> **Input records**
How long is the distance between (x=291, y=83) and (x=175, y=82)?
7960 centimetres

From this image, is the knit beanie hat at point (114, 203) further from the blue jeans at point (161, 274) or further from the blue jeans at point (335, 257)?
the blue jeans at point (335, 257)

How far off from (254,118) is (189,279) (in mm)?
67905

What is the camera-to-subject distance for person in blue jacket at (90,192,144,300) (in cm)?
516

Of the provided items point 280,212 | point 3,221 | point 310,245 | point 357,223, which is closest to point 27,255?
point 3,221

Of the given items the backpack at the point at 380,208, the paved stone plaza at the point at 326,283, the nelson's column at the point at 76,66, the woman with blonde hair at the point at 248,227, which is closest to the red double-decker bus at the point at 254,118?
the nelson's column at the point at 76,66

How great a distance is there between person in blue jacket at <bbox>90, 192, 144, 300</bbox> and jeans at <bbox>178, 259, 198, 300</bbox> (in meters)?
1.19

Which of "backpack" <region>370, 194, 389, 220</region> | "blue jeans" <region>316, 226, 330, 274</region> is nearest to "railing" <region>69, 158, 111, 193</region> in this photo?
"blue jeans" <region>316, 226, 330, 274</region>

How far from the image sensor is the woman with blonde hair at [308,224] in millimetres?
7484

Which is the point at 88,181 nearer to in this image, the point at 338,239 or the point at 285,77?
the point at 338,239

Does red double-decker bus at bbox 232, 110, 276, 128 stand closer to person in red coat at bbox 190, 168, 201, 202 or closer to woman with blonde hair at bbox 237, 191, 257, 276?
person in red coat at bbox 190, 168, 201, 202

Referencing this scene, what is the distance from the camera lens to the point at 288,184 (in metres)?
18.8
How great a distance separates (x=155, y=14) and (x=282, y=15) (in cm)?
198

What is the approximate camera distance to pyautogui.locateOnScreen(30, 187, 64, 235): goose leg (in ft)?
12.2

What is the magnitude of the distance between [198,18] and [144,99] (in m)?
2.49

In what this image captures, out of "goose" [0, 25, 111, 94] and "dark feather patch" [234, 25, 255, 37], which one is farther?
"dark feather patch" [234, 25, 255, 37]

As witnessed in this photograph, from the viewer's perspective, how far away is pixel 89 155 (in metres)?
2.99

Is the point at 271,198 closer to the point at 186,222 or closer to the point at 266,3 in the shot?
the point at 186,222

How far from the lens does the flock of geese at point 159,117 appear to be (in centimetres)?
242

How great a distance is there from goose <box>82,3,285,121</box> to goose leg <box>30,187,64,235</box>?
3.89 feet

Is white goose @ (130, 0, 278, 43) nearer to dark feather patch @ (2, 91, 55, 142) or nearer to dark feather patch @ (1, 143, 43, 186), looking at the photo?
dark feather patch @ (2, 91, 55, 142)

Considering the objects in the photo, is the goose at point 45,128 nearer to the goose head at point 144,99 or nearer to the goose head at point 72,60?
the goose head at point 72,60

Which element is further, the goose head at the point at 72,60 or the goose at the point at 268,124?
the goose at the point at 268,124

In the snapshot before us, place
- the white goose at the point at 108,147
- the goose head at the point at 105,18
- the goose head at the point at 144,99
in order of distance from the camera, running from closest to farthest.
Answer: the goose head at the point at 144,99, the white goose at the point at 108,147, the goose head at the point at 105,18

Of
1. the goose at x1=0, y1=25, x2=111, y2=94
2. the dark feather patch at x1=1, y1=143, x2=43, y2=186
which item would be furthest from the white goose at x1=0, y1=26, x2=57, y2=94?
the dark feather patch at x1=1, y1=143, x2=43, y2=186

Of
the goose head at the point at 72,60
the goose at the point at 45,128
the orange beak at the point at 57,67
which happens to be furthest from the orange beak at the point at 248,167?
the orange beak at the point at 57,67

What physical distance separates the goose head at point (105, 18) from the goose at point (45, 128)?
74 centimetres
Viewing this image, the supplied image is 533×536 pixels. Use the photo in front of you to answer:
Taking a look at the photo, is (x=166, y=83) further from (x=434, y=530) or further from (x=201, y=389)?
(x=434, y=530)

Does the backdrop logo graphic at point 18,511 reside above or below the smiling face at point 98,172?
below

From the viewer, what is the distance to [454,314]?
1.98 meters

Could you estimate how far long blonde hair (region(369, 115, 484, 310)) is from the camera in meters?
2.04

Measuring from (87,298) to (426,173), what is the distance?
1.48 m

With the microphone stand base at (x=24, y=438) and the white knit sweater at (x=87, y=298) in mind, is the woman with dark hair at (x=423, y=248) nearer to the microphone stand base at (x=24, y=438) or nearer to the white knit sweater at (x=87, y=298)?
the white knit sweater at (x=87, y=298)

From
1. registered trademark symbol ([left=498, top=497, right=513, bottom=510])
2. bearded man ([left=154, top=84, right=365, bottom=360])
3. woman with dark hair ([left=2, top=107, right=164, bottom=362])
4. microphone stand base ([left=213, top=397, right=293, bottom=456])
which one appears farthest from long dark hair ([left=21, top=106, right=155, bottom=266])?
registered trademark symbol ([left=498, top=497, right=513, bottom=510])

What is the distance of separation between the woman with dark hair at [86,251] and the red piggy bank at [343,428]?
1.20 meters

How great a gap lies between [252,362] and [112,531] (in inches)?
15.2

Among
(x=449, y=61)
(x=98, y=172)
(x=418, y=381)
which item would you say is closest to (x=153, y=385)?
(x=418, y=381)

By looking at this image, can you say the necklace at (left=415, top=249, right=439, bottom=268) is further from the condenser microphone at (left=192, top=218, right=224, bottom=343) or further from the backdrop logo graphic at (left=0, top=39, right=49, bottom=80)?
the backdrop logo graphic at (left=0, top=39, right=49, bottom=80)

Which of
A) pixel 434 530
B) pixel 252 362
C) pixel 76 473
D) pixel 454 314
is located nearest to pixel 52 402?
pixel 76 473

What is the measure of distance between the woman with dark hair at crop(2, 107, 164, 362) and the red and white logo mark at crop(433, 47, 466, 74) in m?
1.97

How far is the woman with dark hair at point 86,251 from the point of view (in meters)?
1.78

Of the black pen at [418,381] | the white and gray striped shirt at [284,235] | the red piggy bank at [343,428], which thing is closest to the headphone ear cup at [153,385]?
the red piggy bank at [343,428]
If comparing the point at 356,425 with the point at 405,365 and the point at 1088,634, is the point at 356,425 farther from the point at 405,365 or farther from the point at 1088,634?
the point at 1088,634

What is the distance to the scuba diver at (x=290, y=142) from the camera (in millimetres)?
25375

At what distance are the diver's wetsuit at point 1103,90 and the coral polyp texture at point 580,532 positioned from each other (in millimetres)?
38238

> **What the exercise asks**
Reproduce all of the data above verbatim, preserving every line without alteration.

> **Solution below**
How long is the distance between (x=291, y=83) and (x=175, y=82)?
7960 centimetres

From this image, is the knit beanie hat at point (114, 203) further from the blue jeans at point (161, 274) or further from the blue jeans at point (335, 257)?
the blue jeans at point (335, 257)

How far off from (254,118) is (189,279) (in mm)?
67905

What is the camera-to-subject distance for person in blue jacket at (90,192,144,300) (in cm)?
516

Of the provided items point 280,212 | point 3,221 | point 310,245 | point 357,223, which is closest to point 27,255?
point 3,221

Of the given items the backpack at the point at 380,208, the paved stone plaza at the point at 326,283, the nelson's column at the point at 76,66, the woman with blonde hair at the point at 248,227, which is closest to the red double-decker bus at the point at 254,118?
the nelson's column at the point at 76,66

How great a distance is there between person in blue jacket at <bbox>90, 192, 144, 300</bbox> and jeans at <bbox>178, 259, 198, 300</bbox> (in meters)?
1.19

Which of "backpack" <region>370, 194, 389, 220</region> | "blue jeans" <region>316, 226, 330, 274</region> is nearest to "railing" <region>69, 158, 111, 193</region> in this photo?
"blue jeans" <region>316, 226, 330, 274</region>

How far from the image sensor is the woman with blonde hair at [308,224] in millimetres?
7484

Which is the point at 88,181 nearer to in this image, the point at 338,239 or the point at 285,77?
the point at 338,239

Does red double-decker bus at bbox 232, 110, 276, 128 stand closer to person in red coat at bbox 190, 168, 201, 202 or closer to woman with blonde hair at bbox 237, 191, 257, 276?
person in red coat at bbox 190, 168, 201, 202

Referencing this scene, what is the distance from the camera lens to the point at 288,184 (in metres)?
18.8
How great a distance separates (x=155, y=14) and (x=282, y=15) (in cm)?
198

What is the approximate camera distance to pyautogui.locateOnScreen(30, 187, 64, 235): goose leg (in ft)?
12.2

What is the magnitude of the distance between [198,18] and [144,99] (in m)?
2.49

In what this image captures, out of "goose" [0, 25, 111, 94] and "dark feather patch" [234, 25, 255, 37], which one is farther?
"dark feather patch" [234, 25, 255, 37]

As witnessed in this photograph, from the viewer's perspective, how far away is pixel 89 155 (in metres)?
2.99

Is the point at 271,198 closer to the point at 186,222 or closer to the point at 266,3 in the shot?
the point at 186,222

How far from the lens does the flock of geese at point 159,117 appear to be (in centimetres)?
242

How great a distance is there from goose <box>82,3,285,121</box> to goose leg <box>30,187,64,235</box>?
3.89 feet

Is white goose @ (130, 0, 278, 43) nearer to dark feather patch @ (2, 91, 55, 142) or nearer to dark feather patch @ (1, 143, 43, 186), looking at the photo?
dark feather patch @ (2, 91, 55, 142)

Considering the objects in the photo, is the goose at point 45,128 nearer to the goose head at point 144,99 or nearer to the goose head at point 72,60?
the goose head at point 72,60

Which element is further, the goose head at the point at 72,60 or the goose at the point at 268,124?
the goose at the point at 268,124

In the snapshot before us, place
- the white goose at the point at 108,147
- the goose head at the point at 105,18
- the goose head at the point at 144,99
in order of distance from the camera, running from closest to farthest.
Answer: the goose head at the point at 144,99, the white goose at the point at 108,147, the goose head at the point at 105,18

Of
1. the goose at x1=0, y1=25, x2=111, y2=94
2. the dark feather patch at x1=1, y1=143, x2=43, y2=186
which item would be furthest from the white goose at x1=0, y1=26, x2=57, y2=94?
the dark feather patch at x1=1, y1=143, x2=43, y2=186

Of
the goose head at the point at 72,60
the goose at the point at 45,128
the orange beak at the point at 57,67
which happens to be furthest from the orange beak at the point at 248,167?
the orange beak at the point at 57,67

What physical distance separates the goose head at point (105, 18) from the goose at point (45, 128)?
74 centimetres
Viewing this image, the supplied image is 533×536 pixels. Use the photo in front of you to answer:
Taking a look at the photo, is (x=166, y=83) further from (x=434, y=530) or further from (x=201, y=389)?
(x=434, y=530)

Does the backdrop logo graphic at point 18,511 reside above or below the smiling face at point 98,172?
below

From the viewer, what is the distance to [454,314]?
1.98 meters

Could you estimate how far long blonde hair (region(369, 115, 484, 310)) is from the camera in meters?
2.04

Measuring from (87,298) to (426,173), what is the distance?
1.48 m

With the microphone stand base at (x=24, y=438) and the white knit sweater at (x=87, y=298) in mind, is the woman with dark hair at (x=423, y=248) nearer to the microphone stand base at (x=24, y=438) or nearer to the white knit sweater at (x=87, y=298)?
the white knit sweater at (x=87, y=298)

From
1. registered trademark symbol ([left=498, top=497, right=513, bottom=510])
2. bearded man ([left=154, top=84, right=365, bottom=360])
3. woman with dark hair ([left=2, top=107, right=164, bottom=362])
4. microphone stand base ([left=213, top=397, right=293, bottom=456])
which one appears farthest from long dark hair ([left=21, top=106, right=155, bottom=266])?
registered trademark symbol ([left=498, top=497, right=513, bottom=510])

What is the distance of separation between the woman with dark hair at [86,251] and the red piggy bank at [343,428]?
1.20 meters

How great a gap lies between [252,362] and [112,531] (in inches)?
15.2

Among
(x=449, y=61)
(x=98, y=172)
(x=418, y=381)
which item would you say is closest to (x=153, y=385)?
(x=418, y=381)

By looking at this image, can you say the necklace at (left=415, top=249, right=439, bottom=268) is further from the condenser microphone at (left=192, top=218, right=224, bottom=343) or further from the backdrop logo graphic at (left=0, top=39, right=49, bottom=80)?
the backdrop logo graphic at (left=0, top=39, right=49, bottom=80)

Which of
A) pixel 434 530
B) pixel 252 362
C) pixel 76 473
D) pixel 454 314
is located nearest to pixel 52 402?
pixel 76 473

What is the measure of distance between the woman with dark hair at crop(2, 107, 164, 362) and the red and white logo mark at crop(433, 47, 466, 74) in m?
1.97

How far is the woman with dark hair at point 86,251 from the point of view (in meters)?
1.78

Of the black pen at [418,381] | the white and gray striped shirt at [284,235] | the red piggy bank at [343,428], which thing is closest to the headphone ear cup at [153,385]?
the red piggy bank at [343,428]
If comparing the point at 356,425 with the point at 405,365 and the point at 1088,634, is the point at 356,425 farther from the point at 405,365 or farther from the point at 1088,634?
the point at 1088,634

What is the distance to the scuba diver at (x=290, y=142) from the camera (in millimetres)?
25375

At what distance are the diver's wetsuit at point 1103,90 and the coral polyp texture at point 580,532 positioned from each other (in millimetres)?
38238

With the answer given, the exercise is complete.